In this case there are three white-light sources illuminating the hologram from behind, each coming in from a different pair of angles theta and phi. That is already a peculiar illumination configuration… normally it would result in some kind of rainbow-colored mess because every wavelength of the white light would reconstruct an image at a slightly different angle. (See this great tutorial on white-light transmission holograms by Kaveh Bazargan.) Aside from three white-light illumination sources, that thin “silver film” between the light sources and the viewer is even weirder. According to the authors, it is 55 nanometers thick. Under normal circumstances that silver layer would reflect about 98% of the visible light, and you wouldn’t see much of anything! So, how are the researchers getting any image at all, much less such a nice color hologram? Something really special and interesting must be happening at that silver layer! Rather than being reflected by the silver, some of the light makes the electrons in the silver film move in a special kind of wave pattern called a “plasmon.” My colleague Greg “Dr. SkySkull” Gbur has a great tutorial article on plasmons, but for the purpose of this high-level review, it’s enough to say that plasmons are a “longitudinal wave” in the freely-moving electrons within the silver conductor. A longitudinal wave is like a compression wave in a Slinky™, with the electrons bunching up and then spreading out repeatedly.

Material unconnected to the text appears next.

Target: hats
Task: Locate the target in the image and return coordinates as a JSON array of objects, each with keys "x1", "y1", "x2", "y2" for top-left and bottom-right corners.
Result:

As you can read in Greg’s article, it’s quite tricky to excite plasmon using light. As Greg says, one method to get a plasmon started is “…to introduce surface features to the metal, such as surface roughness [or] a grating pattern…” That , patient readers, is the cleverness of Dr. Kawata’s research group. They realized that a conventional photoresist hologram would intrinsically have a wavy surface. By coating the hologram in a very thin layer of silver, plasmons can be excited in the metal, but only for a particular color coming in at a particular angle. The effect is that the plasmons act as the wavelength filter. To the right is a close up of the layer structure, showing the illumination for the green light only. What the Wired article glosses over is that the inclination angles of the illuminating light are critical. In particular, the “red” reconstruction beam must come in at 45.6°, the green at 48.6°, and the blue at 54.1°. Plasmon color holograms are therefore just as sensitive to incident angle as a conventional color hologram… perhaps even more so when you consider that the plasmon hologram requires three reference beams, rather than one.
There are still at least two cool things about this new type of hologram (aside from the fact that new forms of holography are always cool). First, to my knowledge, this is the first time that anyone has demonstrated a full-color, white-light-illuminated, transmission hologram. That may or may not have long-range implications on the feasibility of color holographic displays, as displays are generally backlit. Second, using plasmons to illuminate the hologram is just plain brilliant. In a sense, it is not the white light that is illuminating the hologram anymore—it’s the motion of the electrons in the silver. I am not a plasmon theorist, but to my mind that opens up the door to electronically addressable holograms, where there is perhaps no conventional “reference beam” at all. If that is possible, then it might solve the illumination angle problem that plagues color holograms. Furthermore it might reduce size and weight by eliminating conventional illumination.
All-in-all, even though I take issue with how this research has been spun for publicity, I think it still has fascinating scientific and commercial potential, and I really look forward to seeing where it goes from here.